Bozak has made tons of sense since his name was first mentioned. A lot has been made of his relationship with Phil Kessel. When they played on a line together in Toronto, Kessel saw some of his best career production. More than that however – the Leafs are in a bit of cap pinch as they will look to free up dollars for Auston Matthews, Mitch Marner, and William Nylander in the next two seasons. They certainly aren’t in any hurry to drop underneath the ceiling due to LTIR intricacies, but moving out Bozak’s $4.2 MM for this next season would be a forward looking move. If he’s due a raise, it’s likely they’ll lose him for far less, as his contract expires at the end of 2017-18. The move makes sense for Pittsburgh because of the Kessel relationship, but also because he fits the mold of the Pittsburgh squad. He’s a solid skater, sees the ice well, and hustles back into his own zone. His playmaking abilities would be a wonderful fit on the cheap to aid the high-powered offense, and the player would be a positive possession asset to remove the stress from the bigger guns. Bozak does have a modified no-trade clause, but it’s hard to see Pittsburgh being included on his list of non-tradeable teams.
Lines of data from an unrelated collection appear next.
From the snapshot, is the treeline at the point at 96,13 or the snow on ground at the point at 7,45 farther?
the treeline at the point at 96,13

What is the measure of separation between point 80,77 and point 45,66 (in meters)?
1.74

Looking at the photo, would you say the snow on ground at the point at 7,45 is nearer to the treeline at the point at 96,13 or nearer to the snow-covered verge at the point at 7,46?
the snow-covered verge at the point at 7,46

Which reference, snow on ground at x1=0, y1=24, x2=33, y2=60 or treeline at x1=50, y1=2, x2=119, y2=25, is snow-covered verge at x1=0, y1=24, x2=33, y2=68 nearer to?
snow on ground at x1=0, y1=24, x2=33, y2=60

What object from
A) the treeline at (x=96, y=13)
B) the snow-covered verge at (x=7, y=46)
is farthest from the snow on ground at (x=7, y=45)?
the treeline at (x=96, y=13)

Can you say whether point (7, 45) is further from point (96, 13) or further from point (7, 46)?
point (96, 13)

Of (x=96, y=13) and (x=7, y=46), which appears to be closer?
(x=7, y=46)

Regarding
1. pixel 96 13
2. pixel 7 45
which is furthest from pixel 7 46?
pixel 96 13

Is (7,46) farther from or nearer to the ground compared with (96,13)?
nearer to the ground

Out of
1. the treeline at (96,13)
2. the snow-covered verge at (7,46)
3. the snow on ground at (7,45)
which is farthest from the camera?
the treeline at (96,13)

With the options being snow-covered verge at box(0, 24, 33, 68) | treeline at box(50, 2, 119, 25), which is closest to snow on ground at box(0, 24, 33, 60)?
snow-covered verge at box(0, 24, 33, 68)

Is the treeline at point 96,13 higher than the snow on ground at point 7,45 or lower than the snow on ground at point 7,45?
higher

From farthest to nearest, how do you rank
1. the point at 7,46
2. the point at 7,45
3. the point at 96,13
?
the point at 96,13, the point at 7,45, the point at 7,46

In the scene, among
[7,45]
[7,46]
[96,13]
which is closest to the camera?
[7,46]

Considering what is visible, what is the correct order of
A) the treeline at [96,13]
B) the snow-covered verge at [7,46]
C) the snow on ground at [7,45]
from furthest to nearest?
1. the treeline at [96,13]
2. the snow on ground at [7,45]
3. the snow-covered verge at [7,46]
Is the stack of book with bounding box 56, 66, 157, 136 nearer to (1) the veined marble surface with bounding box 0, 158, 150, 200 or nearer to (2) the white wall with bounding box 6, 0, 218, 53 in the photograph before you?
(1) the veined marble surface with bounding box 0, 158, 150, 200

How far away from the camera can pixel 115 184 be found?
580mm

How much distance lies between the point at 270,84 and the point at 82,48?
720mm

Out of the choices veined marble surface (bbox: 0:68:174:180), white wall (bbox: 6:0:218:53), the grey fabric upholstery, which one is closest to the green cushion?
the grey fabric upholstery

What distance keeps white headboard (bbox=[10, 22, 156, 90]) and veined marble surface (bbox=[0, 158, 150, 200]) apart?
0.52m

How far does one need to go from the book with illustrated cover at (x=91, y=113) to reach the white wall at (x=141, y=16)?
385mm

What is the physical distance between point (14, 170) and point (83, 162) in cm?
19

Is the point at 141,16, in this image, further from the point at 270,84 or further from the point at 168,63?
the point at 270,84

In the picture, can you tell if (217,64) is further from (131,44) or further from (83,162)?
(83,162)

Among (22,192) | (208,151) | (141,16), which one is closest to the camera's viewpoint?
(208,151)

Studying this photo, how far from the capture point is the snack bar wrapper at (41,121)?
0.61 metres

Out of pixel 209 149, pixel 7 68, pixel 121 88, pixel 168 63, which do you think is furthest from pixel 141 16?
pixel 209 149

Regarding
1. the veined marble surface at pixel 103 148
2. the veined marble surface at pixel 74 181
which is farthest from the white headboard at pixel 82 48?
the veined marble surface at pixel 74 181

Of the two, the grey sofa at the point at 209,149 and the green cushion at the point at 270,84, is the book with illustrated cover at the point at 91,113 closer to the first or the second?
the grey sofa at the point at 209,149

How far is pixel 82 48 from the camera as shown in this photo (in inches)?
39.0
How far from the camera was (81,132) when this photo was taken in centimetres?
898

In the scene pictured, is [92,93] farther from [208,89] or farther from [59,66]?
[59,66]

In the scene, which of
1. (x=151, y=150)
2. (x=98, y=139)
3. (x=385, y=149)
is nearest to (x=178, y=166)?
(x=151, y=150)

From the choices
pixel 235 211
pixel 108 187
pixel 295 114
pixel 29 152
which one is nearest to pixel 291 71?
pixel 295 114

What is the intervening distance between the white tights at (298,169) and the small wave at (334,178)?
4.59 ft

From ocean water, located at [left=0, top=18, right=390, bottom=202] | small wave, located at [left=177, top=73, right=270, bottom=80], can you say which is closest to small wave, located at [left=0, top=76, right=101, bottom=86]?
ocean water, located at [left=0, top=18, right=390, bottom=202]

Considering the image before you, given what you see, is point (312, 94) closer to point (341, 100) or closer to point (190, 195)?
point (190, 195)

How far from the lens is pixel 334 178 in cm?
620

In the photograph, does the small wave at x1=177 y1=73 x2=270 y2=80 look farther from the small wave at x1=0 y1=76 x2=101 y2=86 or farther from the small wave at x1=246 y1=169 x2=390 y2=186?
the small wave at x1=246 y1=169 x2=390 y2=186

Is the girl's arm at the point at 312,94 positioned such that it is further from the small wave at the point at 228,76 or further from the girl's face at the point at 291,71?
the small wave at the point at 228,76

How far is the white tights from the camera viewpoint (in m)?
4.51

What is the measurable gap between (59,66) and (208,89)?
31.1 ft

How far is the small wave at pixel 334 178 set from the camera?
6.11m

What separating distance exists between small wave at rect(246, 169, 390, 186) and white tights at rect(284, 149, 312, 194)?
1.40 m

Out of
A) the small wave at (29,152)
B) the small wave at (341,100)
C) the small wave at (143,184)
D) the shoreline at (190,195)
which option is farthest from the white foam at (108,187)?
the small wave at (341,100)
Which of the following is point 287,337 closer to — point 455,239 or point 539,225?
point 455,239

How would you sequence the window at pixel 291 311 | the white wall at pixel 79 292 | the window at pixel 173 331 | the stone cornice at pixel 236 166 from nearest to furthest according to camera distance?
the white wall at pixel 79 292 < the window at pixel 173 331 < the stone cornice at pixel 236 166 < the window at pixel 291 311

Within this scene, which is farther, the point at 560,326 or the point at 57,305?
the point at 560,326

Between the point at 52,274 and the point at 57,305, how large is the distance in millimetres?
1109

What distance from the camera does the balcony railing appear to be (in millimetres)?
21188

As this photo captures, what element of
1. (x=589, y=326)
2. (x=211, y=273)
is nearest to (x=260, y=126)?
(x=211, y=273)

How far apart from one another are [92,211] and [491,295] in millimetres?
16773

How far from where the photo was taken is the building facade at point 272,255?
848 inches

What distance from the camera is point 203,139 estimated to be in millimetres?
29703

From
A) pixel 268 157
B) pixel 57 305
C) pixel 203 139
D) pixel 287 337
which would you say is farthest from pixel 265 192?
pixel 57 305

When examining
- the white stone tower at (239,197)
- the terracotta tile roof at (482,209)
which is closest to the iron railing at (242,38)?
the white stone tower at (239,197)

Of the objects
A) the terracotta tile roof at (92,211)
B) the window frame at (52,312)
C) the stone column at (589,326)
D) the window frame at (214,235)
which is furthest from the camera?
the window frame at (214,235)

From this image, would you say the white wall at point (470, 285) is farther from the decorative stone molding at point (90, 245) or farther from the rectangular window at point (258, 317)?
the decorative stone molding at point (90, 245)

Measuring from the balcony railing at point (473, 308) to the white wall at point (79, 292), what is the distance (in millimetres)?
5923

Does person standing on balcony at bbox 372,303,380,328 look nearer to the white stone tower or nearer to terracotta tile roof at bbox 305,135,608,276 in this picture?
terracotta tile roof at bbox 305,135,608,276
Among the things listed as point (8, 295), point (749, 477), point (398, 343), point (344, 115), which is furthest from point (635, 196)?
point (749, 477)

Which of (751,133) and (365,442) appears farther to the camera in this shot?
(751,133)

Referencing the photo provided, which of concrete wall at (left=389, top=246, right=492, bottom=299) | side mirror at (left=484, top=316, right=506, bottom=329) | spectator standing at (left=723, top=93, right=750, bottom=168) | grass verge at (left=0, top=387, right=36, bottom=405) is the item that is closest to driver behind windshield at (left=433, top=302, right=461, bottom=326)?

Staal saw a lot of success in Pittsburgh before he was traded away to Carolina at the 2012 draft. Jordan was traded to that team in particular due to his desire to player with his older brother Eric Staal. Seeing as Eric is no longer in the picture, it would make sense that Staal might be open to a Pittsburgh reunion. Staal is one of the better defensive centers in the league, and has been forced to take a more uncomfortably offensive role in Carolina. Staal’s biggest downside is that he isn’t the most agile skater, but he’s not any slower than Nick Bonino was. That said, he can play the shutdown role and be a total nuisance for top opponents. Rutherford loves the player, as he was the GM of Carolina when they initially acquired the player, for a hefty sum of Brandon Sutter, Brian Dumoulin, and a 1st-round pick (which became Derrick Pouilot). According to Yohe, Staal is apparently open to a return, and the nostalgic element of the team’s fanbase is clamoring for this to happen. Rutherford stated on a local radio segment with Ron Cook that “to his knowledge he (Staal) isn’t available”, but he’s played coy with the media in the past.
Out Of Left-Field
Rutherford has been known to throw the hockey world for a loop with some of his trades. The James Neal–Patric Hornqvist trade shocked just about everyone, and the Phil Kessel trade is still being discussed to this day. If there’s one thing we should expect from him, it’s the unexpected. There are a few lesser options out there for Rutherford to explore, and management may want to have the Conor Sheary and Brian Dumoulin contracts put to paper before making any sort of transaction. It seems unlikely that anything will happen until those deals get done. Rutherford told Jason Mackey of the Post-Gazette that there are “hundreds of names on (his list)”, and that it’s “a patient process”. Could Detroit be willing to move Andreas Athanasiou? Could Bryan Little be pried from Winnipeg for a young defenseman? It’s hard to speculate as to where exactly management have set their sights, but Rutherford is generally willing to overpay to “get his man”. There is the slight likelihood that they enter the season with that hole left unfilled, but it’s hard to imagine. Until more dominoes fall, Rutherford is likely to bide his team and search for the correct deal.